Work to complete: The entries below contain pictures, which are to be left out; write out exactly, and only, the lines from the line with "香港當前的革命運動,不再只是" up to and including the line with "La Quinta Inn".

Available data:
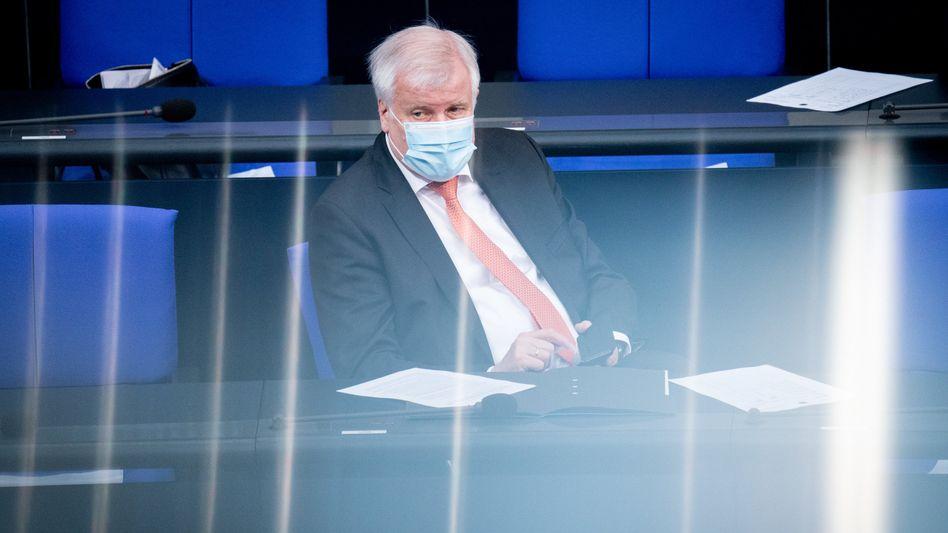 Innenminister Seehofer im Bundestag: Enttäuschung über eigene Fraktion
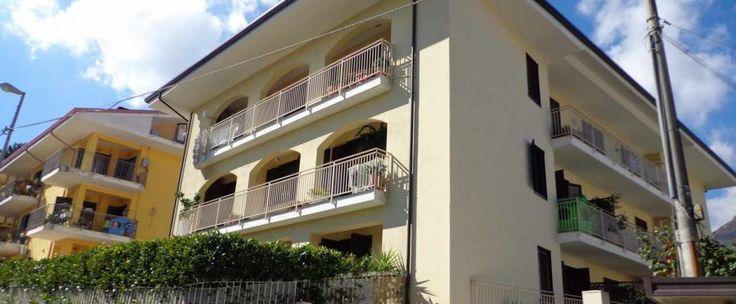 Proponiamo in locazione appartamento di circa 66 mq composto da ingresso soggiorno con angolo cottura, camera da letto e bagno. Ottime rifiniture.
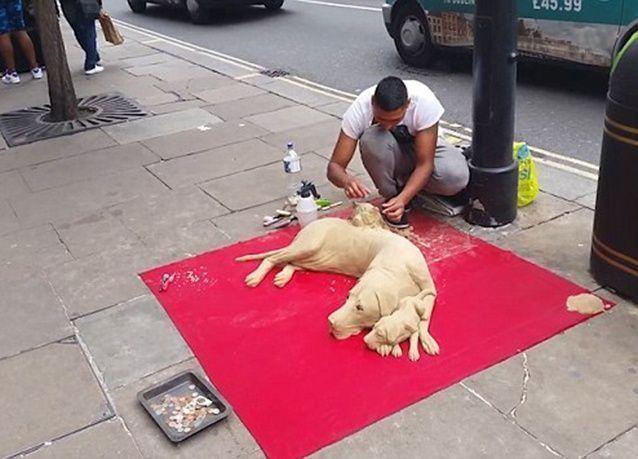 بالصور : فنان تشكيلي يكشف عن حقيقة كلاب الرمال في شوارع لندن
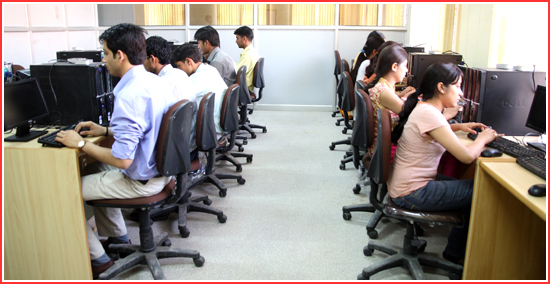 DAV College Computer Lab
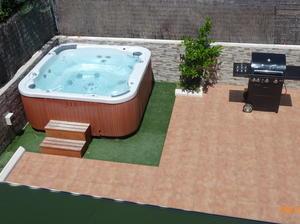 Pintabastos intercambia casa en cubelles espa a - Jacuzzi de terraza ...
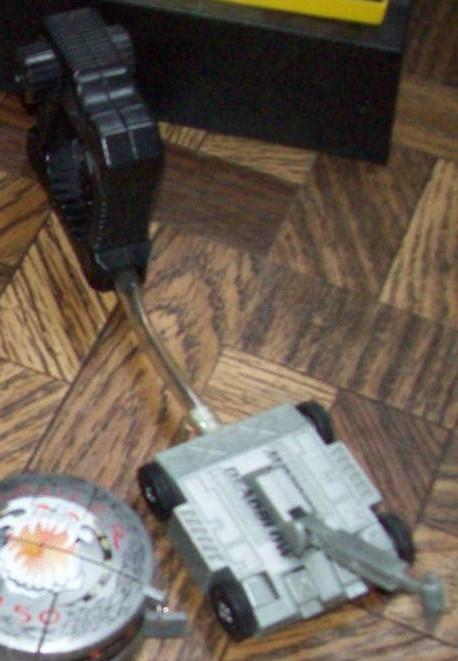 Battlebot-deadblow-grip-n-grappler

==

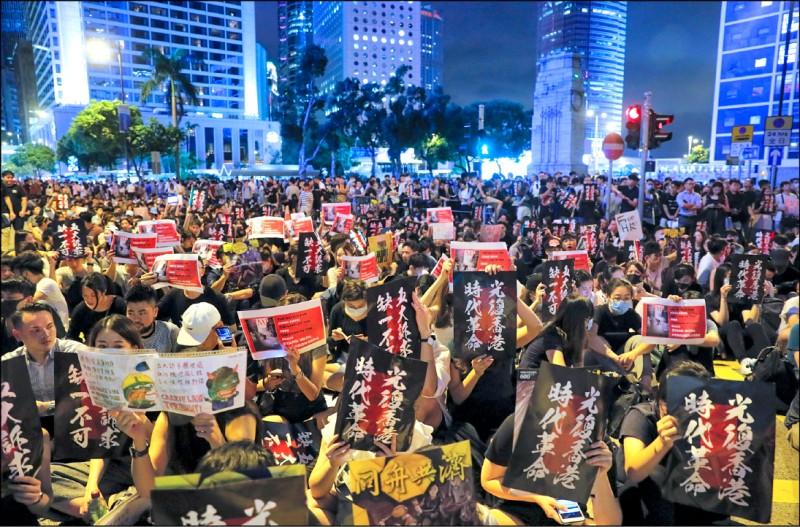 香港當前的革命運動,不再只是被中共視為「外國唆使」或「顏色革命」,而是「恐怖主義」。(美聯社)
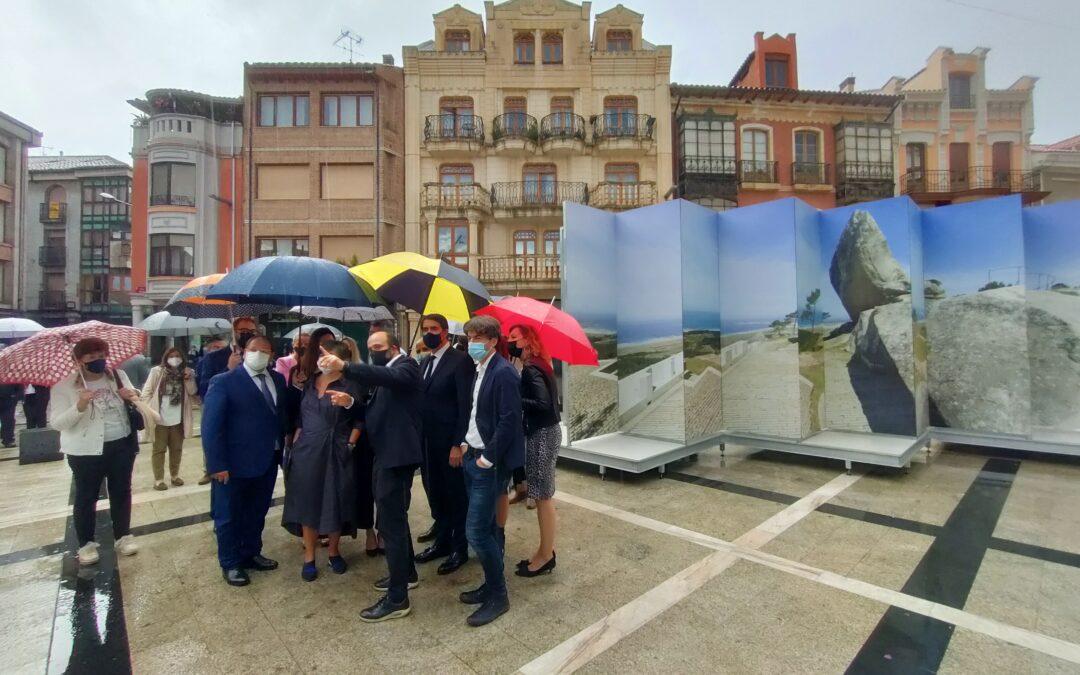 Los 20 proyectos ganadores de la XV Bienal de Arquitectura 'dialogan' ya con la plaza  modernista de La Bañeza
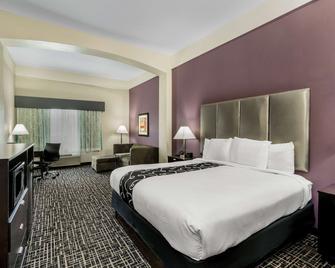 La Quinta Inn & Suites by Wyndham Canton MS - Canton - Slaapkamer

Answer area:
 香港當前的革命運動,不再只是被中共視為「外國唆使」或「顏色革命」,而是「恐怖主義」。(美聯社)
 Los 20 proyectos ganadores de la XV Bienal de Arquitectura 'dialogan' ya con la plaza  modernista de La Bañeza
 La Quinta Inn & Suites by Wyndham Canton MS - Canton - Slaapkamer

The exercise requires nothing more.